[Text passage]:
We’re about midway into our flight to San Francisco, when my tummy starts churning with that awful queasy feeling. The woman sitting across the aisle comments to Dad about my green palor. I guess I resemble Kermit the Frog. I complain to dad and he mutters something to Mom. She abruptly cuts him off saying, “I don’t care what’s wrong. As soon as we land she can take the next flight back to Newark. She can be your parents’ problem. She’s not going to ruin this vacation.”
Ahhh, Marlene’s motherly love. After missing countless days of school from chronic strep throat infections during the school year, my pediatrician tests me for mono in the spring. I’m positive. It’s May 1973. I spend the rest of the school year convalescing at home. The illness wreaks havoc on my body. I throw up all the time. I get pink eye, more sore throats. I’m so weak Mom has to feed me, I can’t hold a fork in my hand. She has to use paper plates and disposable utensils at every meal to prevent the mono from spreading to my sisters. Not to mention the continual washing of sheets and towels. So, in her defense, at this moment, Mom has really had enough of me and my puking. This two week trip to California has been in the works for a year. There is no way she will let me ruin it.
While gathering our luggage at baggage claim, I begin to feel miraculously better, am starving for food. I need to eat, NOW! It’s my first flight beyond Florida and Mom concludes I must have suffered from motion sickness. We continue on with our travels. After spending five days in San Francisco for Dad’s Lions’ Club convention we meander our way to Muir Woods National Monument. The redwood forest is like nothing I have ever seen before in my life. The trees are massive in girth and height. I nearly break my neck looking upwards, they appear to be touching heaven. We roll and ramble, taking goofy pictures of us climbing on rocks.
Next we head to Yosemite National Park, which is really quite exciting. Mom and Dad are not the ‘hiking’ type, so we tour the park via the handy dandy bus system. We go to Half Dome Observation Point and watch the graceful water flow at Bridal Veil Falls. On the bus tours we learn all about John Muir and his connection to this majestic place.
Three years later, in 1976, we head out west again. This time on a two week road trip through Colorado, Utah, Arizona, and New Mexico. Rocky Mountain National Park is our first of nearly seven national park visits on this vacation. With her curdling Brooklyn accent, loud enough for all to hear, Mom warns us, repeatedly, to be careful on the rocks in the lake, “They’re slippery. Make sure you don’t fall.” Over and over and over again she repeats her warning. When it’s time go, Mom stands up from the big rock she’s been sitting on, slips and falls, and lands on her rear-end in the lake. We chuckle at the irony of the situation. After cleaning up her scrapes and bruises, we head to the Continental Divide. We stay in the rustic cabins at Bryce Canyon National Park and take a donkey ride down into the canyon. Mom is not too happy about having to be hoisted onto her “jackass.” Next we head off to Zion National Park and from there, Grand Canyon National Park where we are surprised to learn how frigid the water temperature is in July on our raft ride down the Colorado River. Somewhere between Natural Bridges National Monument and Four Corners Monument (part of the Navajo Nation Park and Recreation), our rental car blows a flat tire. We discover there’s no spare, but that’s another blog story in itself. We zoom along to Mesa Verde National Park in New Mexico, where we all try to imagine surviving as cliff dwellers. Not me for sure, I’m terrified of heights. At each park, Mom and Dad buy all of us a T-shirt with the park logo in the upper left corner. We wear them through our journey.
Our stays last just one or two days in each national park but the experiences last through the ages. By the time I turn 13 that September, I’ve visited about ten national parks. Joel and I continue the “tradition” with our own family. Why not? National Parks are everywhere, as are National Historic Sites and Landmarks. For pennies, they offer endless family entertainment. And there is nothing like a visit to a national park to change how you view earth, nature, and your connection to all living creatures. Whenever I stroll through a national park I thank Teddy Roosevelt for coming up with America’s best idea.
Moral: A day spent in a National Park will change your life forever.

Stored data entries
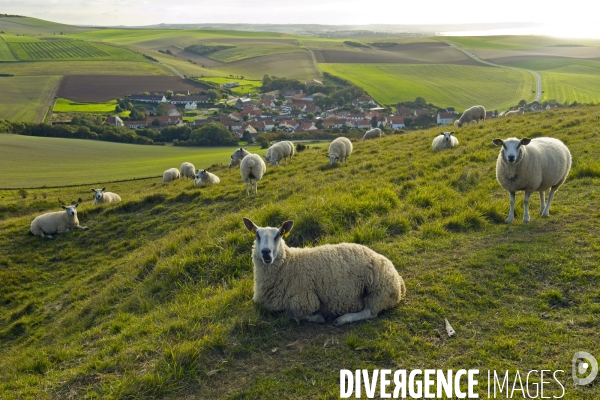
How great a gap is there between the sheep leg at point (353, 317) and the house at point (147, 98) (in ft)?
315

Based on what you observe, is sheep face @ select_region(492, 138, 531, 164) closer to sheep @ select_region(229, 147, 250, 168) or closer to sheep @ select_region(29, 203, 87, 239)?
sheep @ select_region(29, 203, 87, 239)

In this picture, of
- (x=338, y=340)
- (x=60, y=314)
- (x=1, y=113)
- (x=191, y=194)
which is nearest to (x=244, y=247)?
(x=338, y=340)

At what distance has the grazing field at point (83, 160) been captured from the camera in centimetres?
3819

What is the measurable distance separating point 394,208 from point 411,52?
146227mm

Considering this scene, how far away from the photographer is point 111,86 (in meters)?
98.7

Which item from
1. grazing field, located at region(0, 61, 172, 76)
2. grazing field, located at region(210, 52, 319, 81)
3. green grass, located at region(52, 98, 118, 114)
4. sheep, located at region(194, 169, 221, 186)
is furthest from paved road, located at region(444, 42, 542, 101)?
grazing field, located at region(0, 61, 172, 76)

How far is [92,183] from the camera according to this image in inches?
1405

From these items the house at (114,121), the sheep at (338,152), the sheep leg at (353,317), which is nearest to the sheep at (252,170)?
the sheep at (338,152)

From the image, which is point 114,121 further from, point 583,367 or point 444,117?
point 583,367

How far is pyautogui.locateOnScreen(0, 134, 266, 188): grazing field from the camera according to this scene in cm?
3819

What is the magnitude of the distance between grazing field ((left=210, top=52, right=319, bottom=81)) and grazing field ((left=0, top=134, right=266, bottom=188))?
2831 inches

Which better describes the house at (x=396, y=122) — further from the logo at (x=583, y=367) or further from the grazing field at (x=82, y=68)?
the grazing field at (x=82, y=68)

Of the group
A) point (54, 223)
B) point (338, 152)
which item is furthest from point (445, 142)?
point (54, 223)

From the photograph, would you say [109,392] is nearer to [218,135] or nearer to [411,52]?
[218,135]
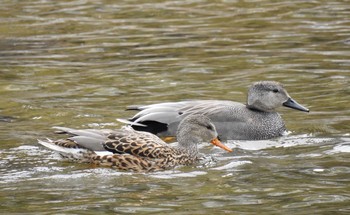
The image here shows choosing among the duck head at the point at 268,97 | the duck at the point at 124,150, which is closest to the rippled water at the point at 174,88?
the duck at the point at 124,150

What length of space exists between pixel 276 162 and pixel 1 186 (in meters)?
2.75

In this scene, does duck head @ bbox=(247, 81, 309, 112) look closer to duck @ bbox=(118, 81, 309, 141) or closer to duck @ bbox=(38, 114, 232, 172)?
duck @ bbox=(118, 81, 309, 141)

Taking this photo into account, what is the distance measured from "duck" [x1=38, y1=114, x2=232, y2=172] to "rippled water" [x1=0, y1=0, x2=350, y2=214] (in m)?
0.14

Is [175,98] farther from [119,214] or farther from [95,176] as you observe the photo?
[119,214]

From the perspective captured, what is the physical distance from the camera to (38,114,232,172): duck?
444 inches

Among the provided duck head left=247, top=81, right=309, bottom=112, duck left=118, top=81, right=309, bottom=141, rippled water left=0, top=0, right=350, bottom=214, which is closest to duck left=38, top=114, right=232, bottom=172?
rippled water left=0, top=0, right=350, bottom=214

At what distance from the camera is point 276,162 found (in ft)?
37.6

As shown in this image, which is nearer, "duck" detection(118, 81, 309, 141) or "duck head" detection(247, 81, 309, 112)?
"duck" detection(118, 81, 309, 141)

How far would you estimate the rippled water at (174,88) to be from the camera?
10.0m

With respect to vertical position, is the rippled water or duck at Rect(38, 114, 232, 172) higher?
duck at Rect(38, 114, 232, 172)

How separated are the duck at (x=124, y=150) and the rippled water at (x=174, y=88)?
0.46 feet

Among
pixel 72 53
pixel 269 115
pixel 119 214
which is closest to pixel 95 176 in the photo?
pixel 119 214

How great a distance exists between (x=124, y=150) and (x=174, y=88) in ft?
15.3

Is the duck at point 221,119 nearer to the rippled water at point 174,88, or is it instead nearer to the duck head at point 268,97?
the duck head at point 268,97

[Task statement]: According to the travel essay, what event brought the family to San Francisco for five days? Rely only on the travel essay when responding.

[Response box]: Dad's Lions' Club convention.